#### Exercise prompt
Leave out the pictures and print the rest of the entries exactly as they stand.

==================================================

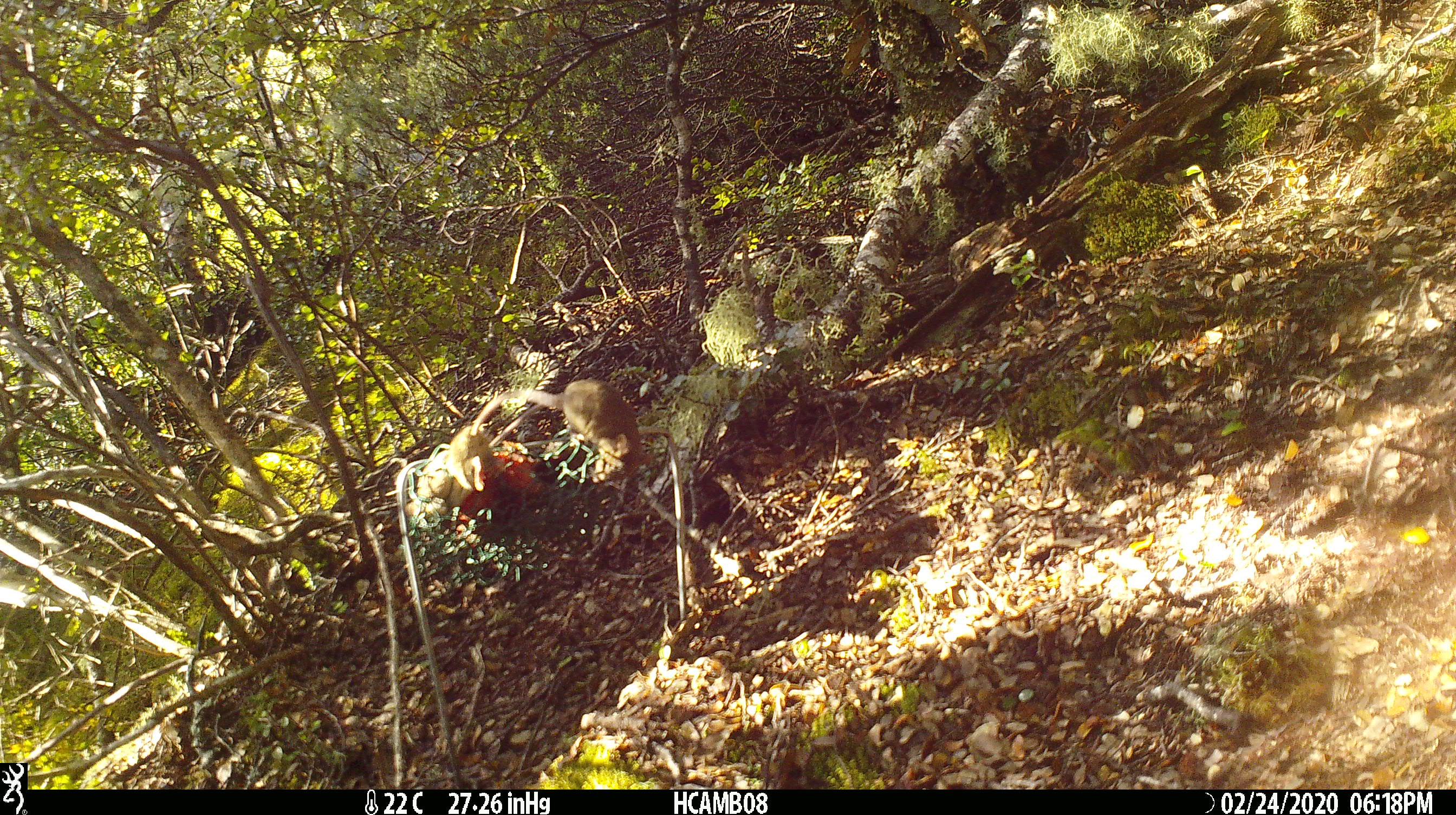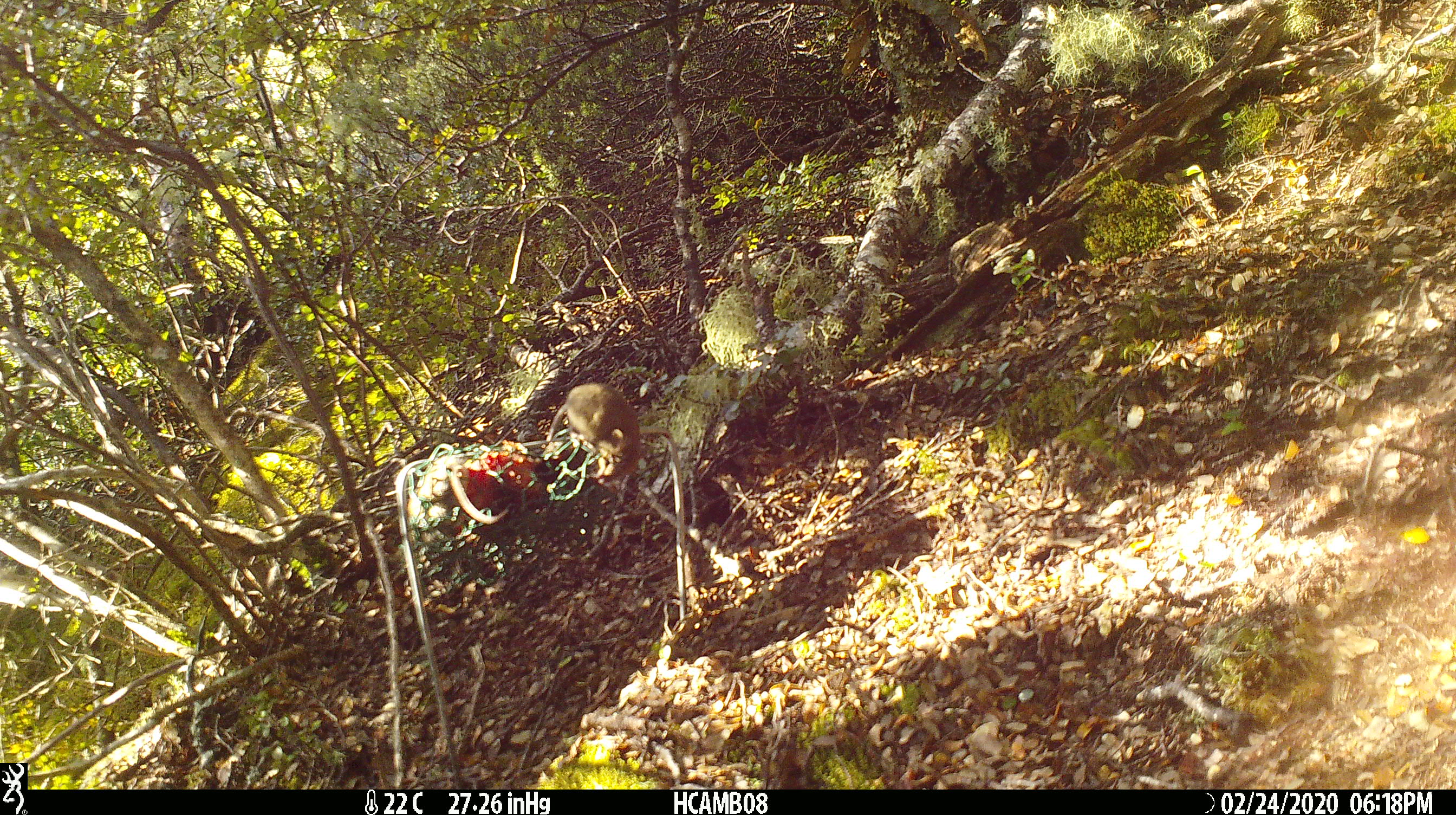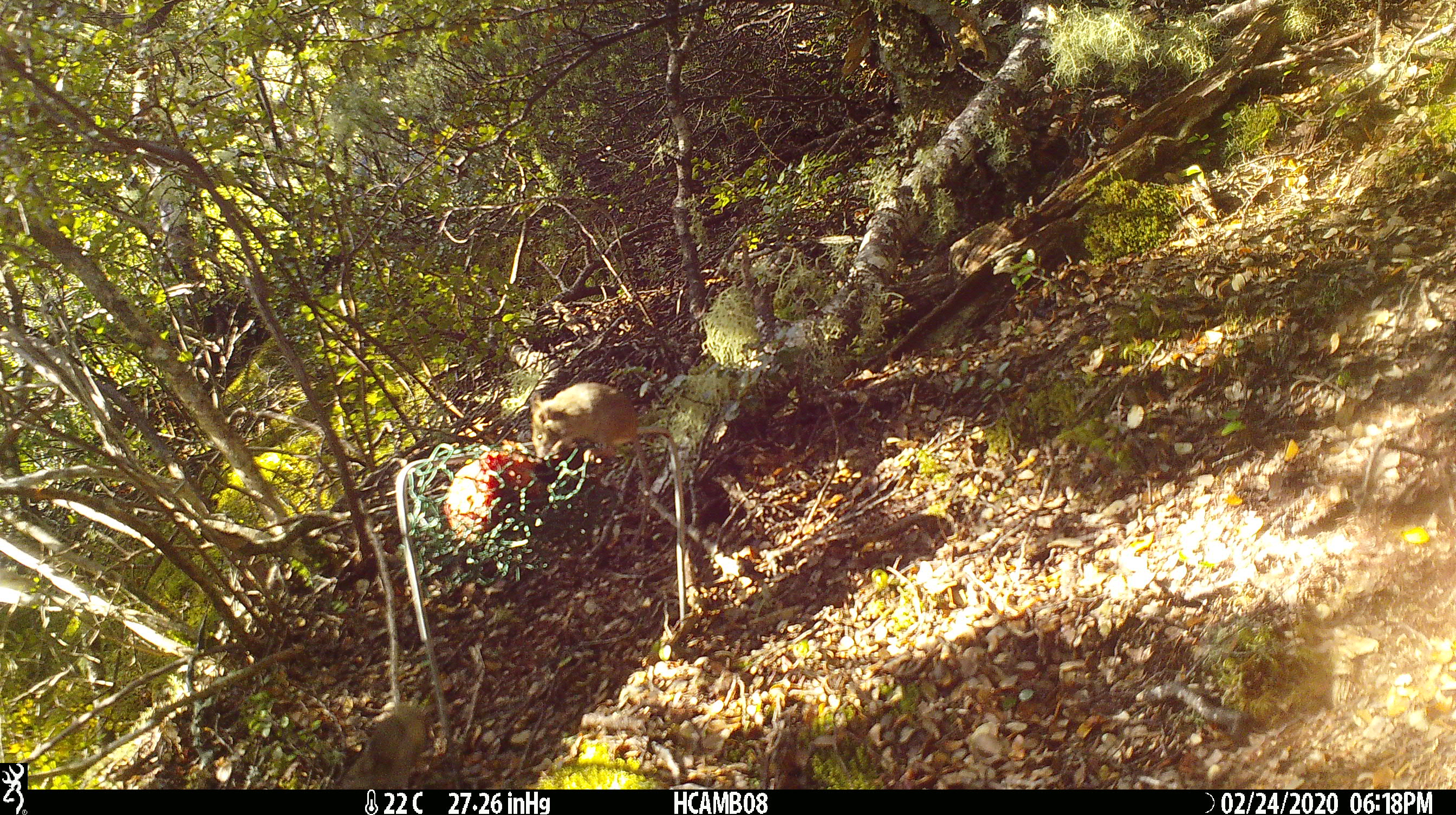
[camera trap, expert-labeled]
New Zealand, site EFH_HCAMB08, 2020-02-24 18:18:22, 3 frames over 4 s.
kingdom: Animalia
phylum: Chordata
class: Mammalia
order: Rodentia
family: Muridae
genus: Mus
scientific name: Mus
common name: mouse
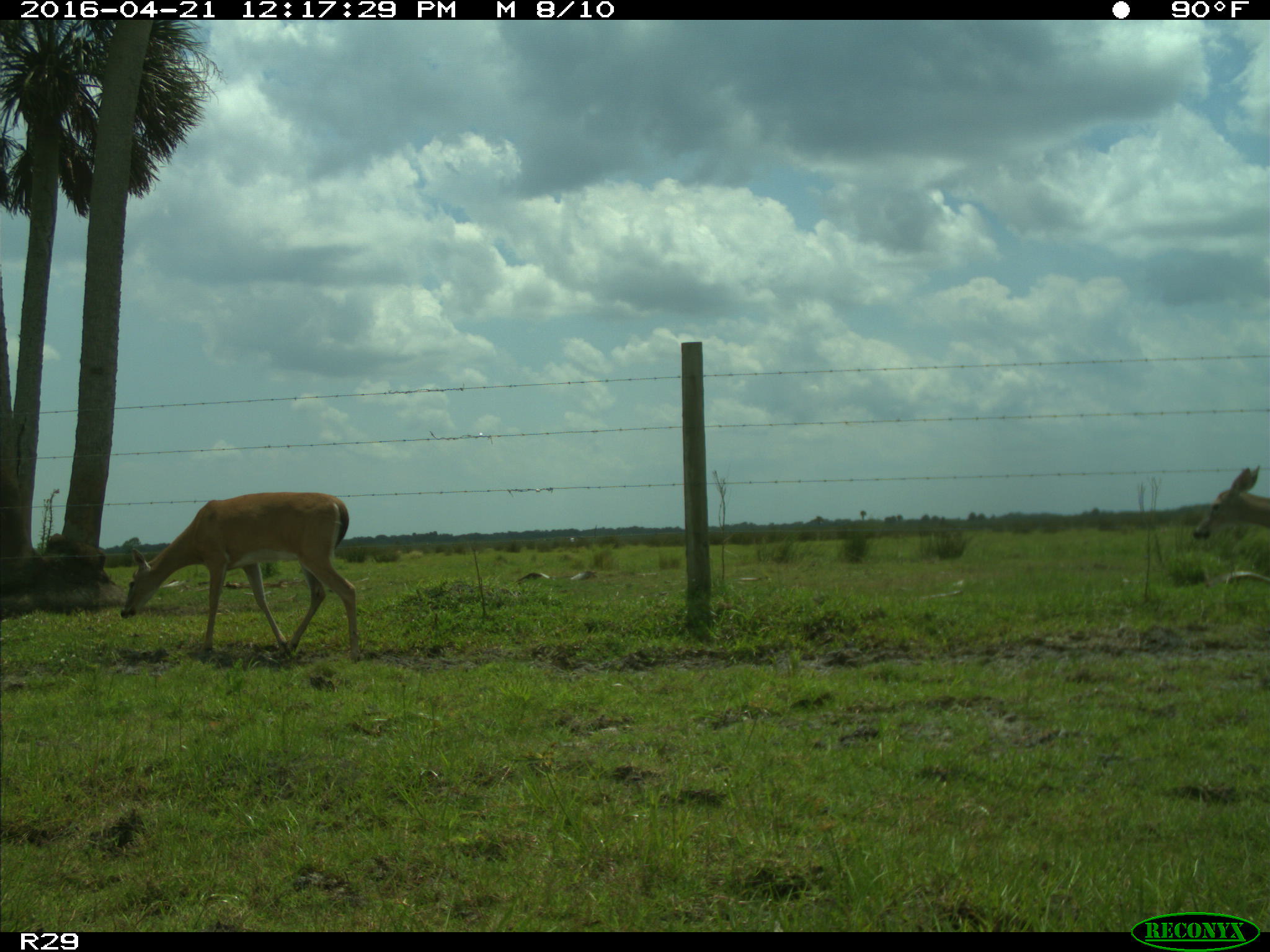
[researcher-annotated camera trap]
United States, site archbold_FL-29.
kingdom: Animalia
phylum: Chordata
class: Mammalia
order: Artiodactyla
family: Cervidae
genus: Odocoileus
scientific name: Odocoileus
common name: deer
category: unidentified deer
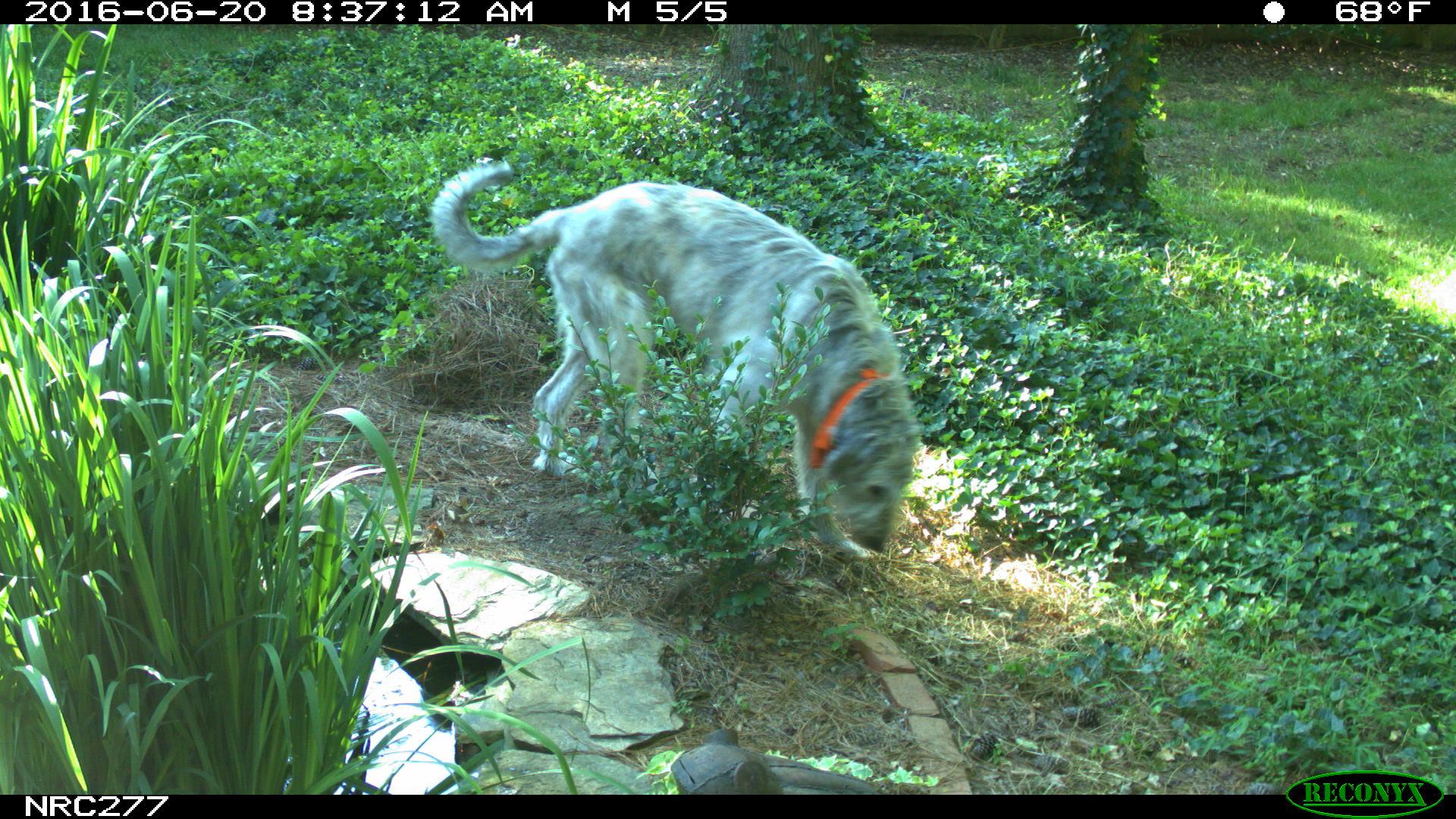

==================================================

#### Solution for this exercise
[camera trap, expert-labeled]
New Zealand, site EFH_HCAMB08, 2020-02-24 18:18:22, 3 frames over 4 s.
kingdom: Animalia
phylum: Chordata
class: Mammalia
order: Rodentia
family: Muridae
genus: Mus
scientific name: Mus
common name: mouse
[researcher-annotated camera trap]
United States, site archbold_FL-29.
kingdom: Animalia
phylum: Chordata
class: Mammalia
order: Artiodactyla
family: Cervidae
genus: Odocoileus
scientific name: Odocoileus
common name: deer
category: unidentified deer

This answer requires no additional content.